To finalize the two sets of box score and on/off components, three adjustments are applied. They draw from the methods employed by PIPM and BPM, with the objective of adapting the numbers to a single-season environment.
First, the components are regressed toward league average (0 points per 100 possessions). This adjustment uses the square root of a player’s total minutes divided by the maximum number of available minutes in a season. Note that the denominator has changed numerous times, as the WNBA has tinkered with its schedule.
Second, the components are regressed toward replacement level. This adjustment amounts to 250 possessions at -1.7 points per 100 possessions on offense and 500 possessions at -0.3 points per 100 possessions on defense. The replacement-level figures are fairly standard for the NBA, and while they seem to work for the WNBA, they need to be examined more closely in the future. Nonetheless, this modification, like the preceding one, helps account for variance in small samples.
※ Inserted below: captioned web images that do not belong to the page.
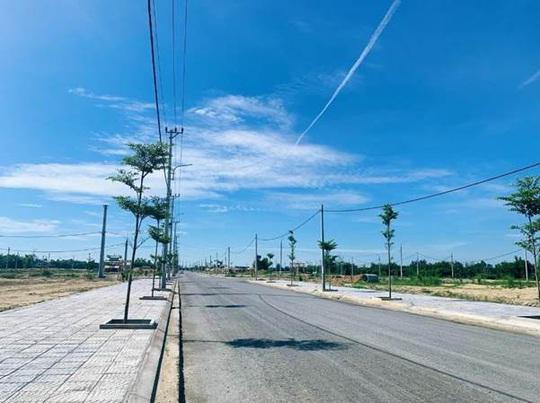 Phân khúc biệt thự nghỉ dưỡng ven sông Cổ Cò, Quảng Nam hút khách dịp cuối năm - Ảnh 5.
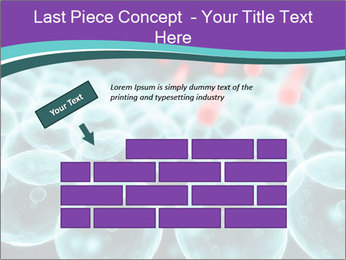 0000085458 PowerPoint Templates - Slide 46
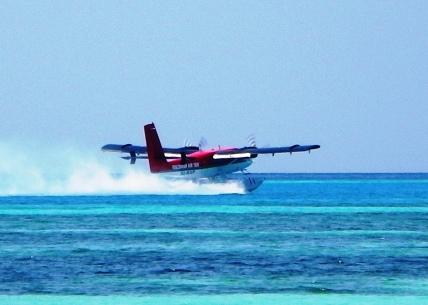 A hydroplane takesoff fromKani, the Maldives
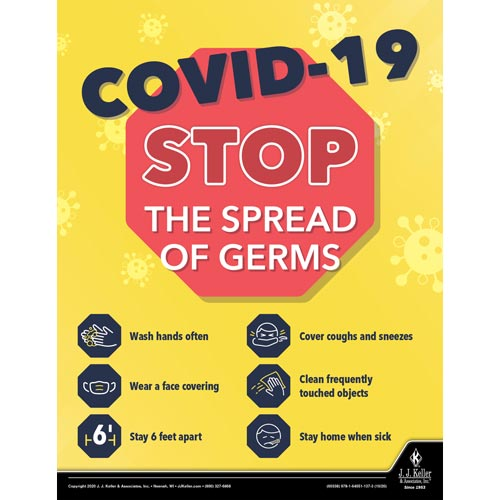 COVID-19 Stop The Spread of Germs - Health & Wellness Awareness Poster (017029)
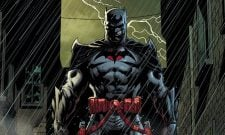 Flashpoint Batman And Reverse-Flash Are Back On This New DC Rebirth Cover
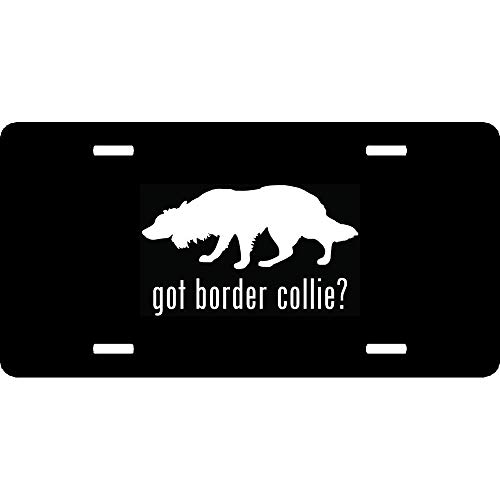 Got Border Collie - Got Border Collie Herding Dog Pet Customized Front License Plate Cover, Vanity Humor Funny Front Car Tag Sign 4 Holes Aluminum Metal 6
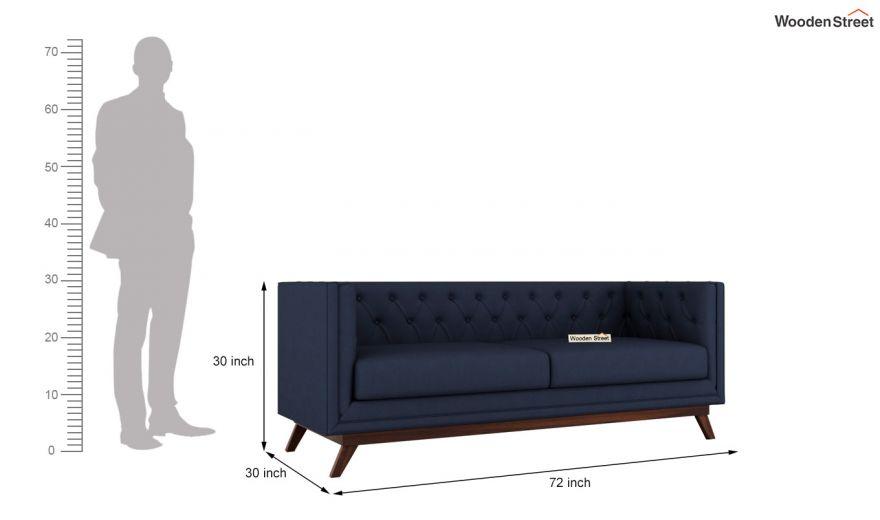 Berlin 3 Seater Sofa (Cotton, Indigo Ink)-15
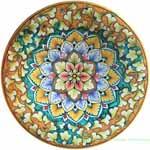 Ceramic Majolica Plate G12 Green Orange Snowflake 25cm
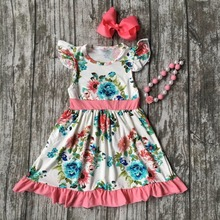 summer cotton design new baby girls kids boutique clothes coral dress sets mint floral ruffles with matching accessories set
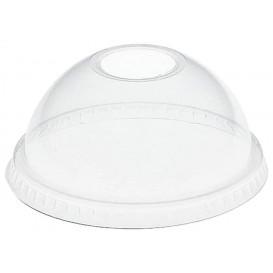 Domdeckel mit Loch PET Glasklar Ø8,3cm (100 Stück)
Lastly, after the regressed components are assembled, a “constant” team adjustment is added. This way, when individual players’ estimated contributions are combined, the sum is equal to the team’s adjusted rating for the season.
Evaluating the Model
Ideally, the model would be evaluated by determining how well it predicts future team performance (win percentage, margin of victory, net rating, etc.). Unfortunately, even under the best circumstances in the NBA, this test has its shortcomings, since there are only 30 teams in the first place, and player movement (the entry of rookies, the departure of retired players, etc.) introduces quite a bit of noise. Such issues are exacerbated in the WNBA, especially with just eight seasons available out of sample.
As an alternative, we can assess how well the model correlates with luck-adjusted, single-season RAPM the following year. To be sure, RAPM itself has its own problems, but it at least has certain properties that make it useful for our purposes.
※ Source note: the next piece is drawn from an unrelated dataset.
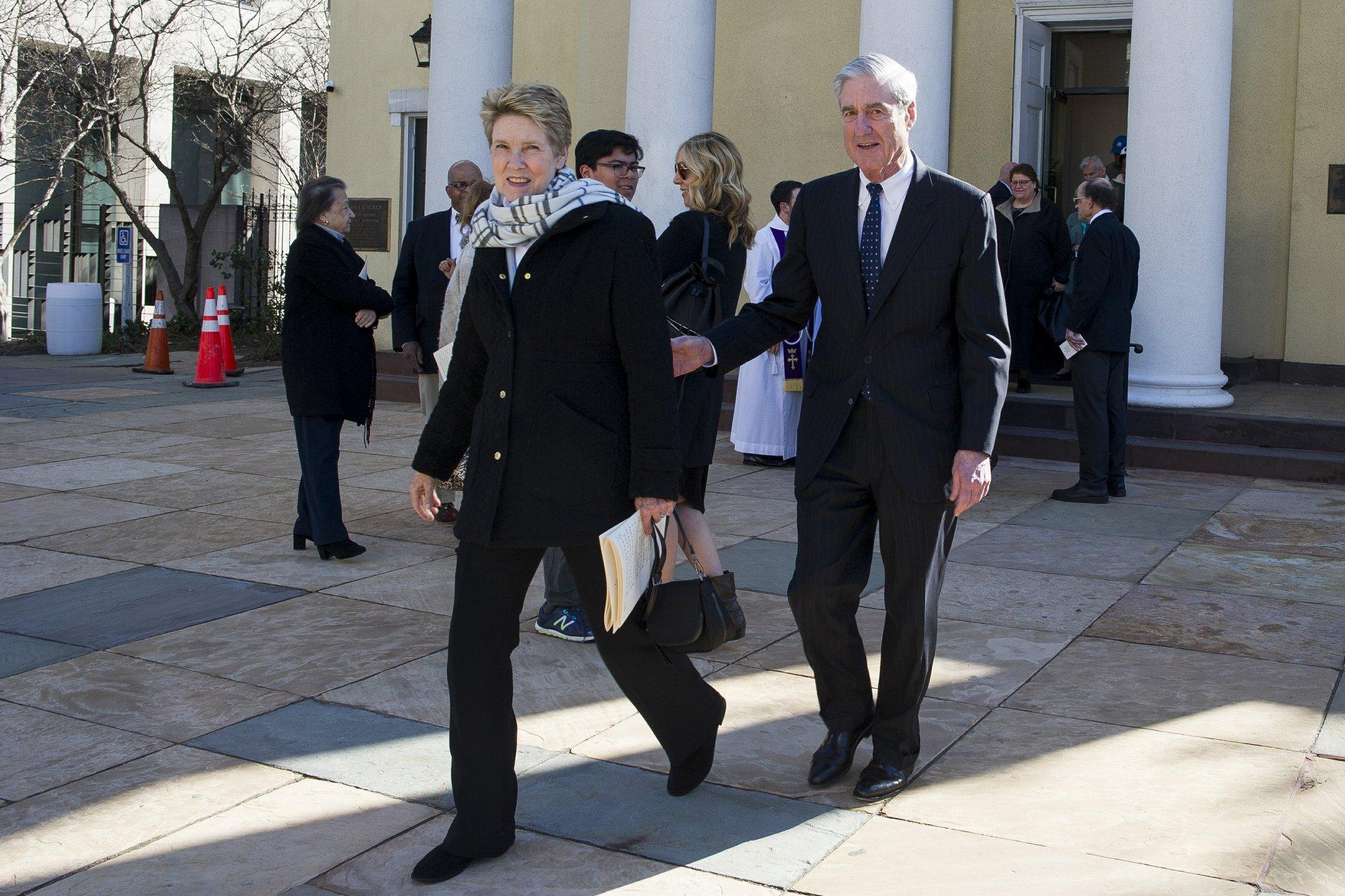 Robert Mueller and wife Ann depart from St. John's Episcopal Church 3-24-19_1553452207219.jpeg.jpg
The table below summarizes the average R-squared between the model, which I simply call “Estimated Contribution” (EC), and future RAPM. The analysis covers the 1997-2002 and 2018-2019 WNBA seasons. For comparison, I also include results for a standard benchmark (which distributes team ratings equally among all players on the roster), luck-adjusted RAPM, and PIPM.
Though I would hardly view it as definitive, EC outperforms the standard benchmark and luck-adjusted RAPM. It edges PIPM overall and on offense, while trailing on defense. At a minimum, it appears competitive with one of the notable public metrics.
In closing, it’s worth examining the best single-season performances according to EC. While I generally discourage the use of all-in-one metrics for player rankings, I believe it’s important to analyze patterns and see whether they make sense.
Maya Moore and Cynthia Cooper occupy half of the top 20 overall performances, reflecting dominant multi-season runs that other analyses have also found to be noteworthy. Six Most Valuable Player campaigns are represented, and two other MVP recipients make appearances.
In addition to Moore and Cooper, Diana Taurasi has four seasons on the top 20 offensive performances. Her box score contributions have consistently been stellar throughout her career: efficient shooting on high usage; impressive volume of both 3-pointers and free throws; and strong assist rates with an incredible ability to create her own shots.
The top 20 defensive performances include eight Defensive Player of the Year campaigns. Of the seven players who have won this award multiple times, five are on the list.
To go beyond the top 20, you can visit the WNBA Dashboard, where the entire table is posted. Altogether, despite some clear areas for future improvement, EC appears to yield intuitive results in addition to performing reasonably well and leveraging recent NBA literature. But, above all, it adds to the growing WNBA conversation at a critical juncture in its history.